Strictly Hyperbolic Equations with Coefficients Low-Regular in Time and Smooth in Space

TL;DR

This paper investigates the well-posedness of strictly hyperbolic PDEs with coefficients that are low-regular in time and smooth in space, using moduli of continuity and weighted function spaces to generalize existing results.

Contribution

It introduces a unified framework employing moduli of continuity and weight functions to analyze well-posedness for hyperbolic equations with various low-regularity coefficients.

Findings

Established conditions linking coefficient regularity to solution space weights.

Recovered classical well-posedness results for Lipschitz, Log-Lipschitz, and H"older coefficients.

Provided a generalized approach for coefficients with arbitrary moduli of continuity.

Abstract

We consider the Cauchy problem for strictly hyperbolic $m$-th order partial differential equations with coefficients low-regular in time and smooth in space. It is well-known that the problem is $L^2$ well-posed in the case of Lipschitz continuous coefficients in time, $H^s$ well-posed in the case of Log-Lipschitz continuous coefficients in time (with an, in general, finite loss of derivatives) and Gevrey well-posed in the case of H\"older continuous coefficients in time (with an, in general, infinite loss of derivatives).

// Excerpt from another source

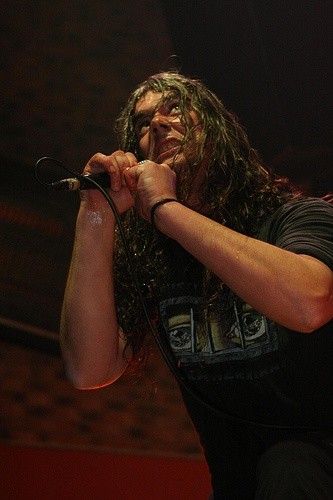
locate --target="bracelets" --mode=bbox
[149,197,180,229]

Here, we use moduli of continuity to describe the regularity of the coefficients with respect to time, weight sequences for the characterization of their regularity with respect to space and weight functions to define the solution spaces. We establish sufficient conditions for the well-posedness of the Cauchy problem, that link the modulus of continuity and the weight sequence of the coefficients to the weight function of the solution space. The well-known results for Lipschitz, Log-Lipschitz and H\"older coefficients are recovered.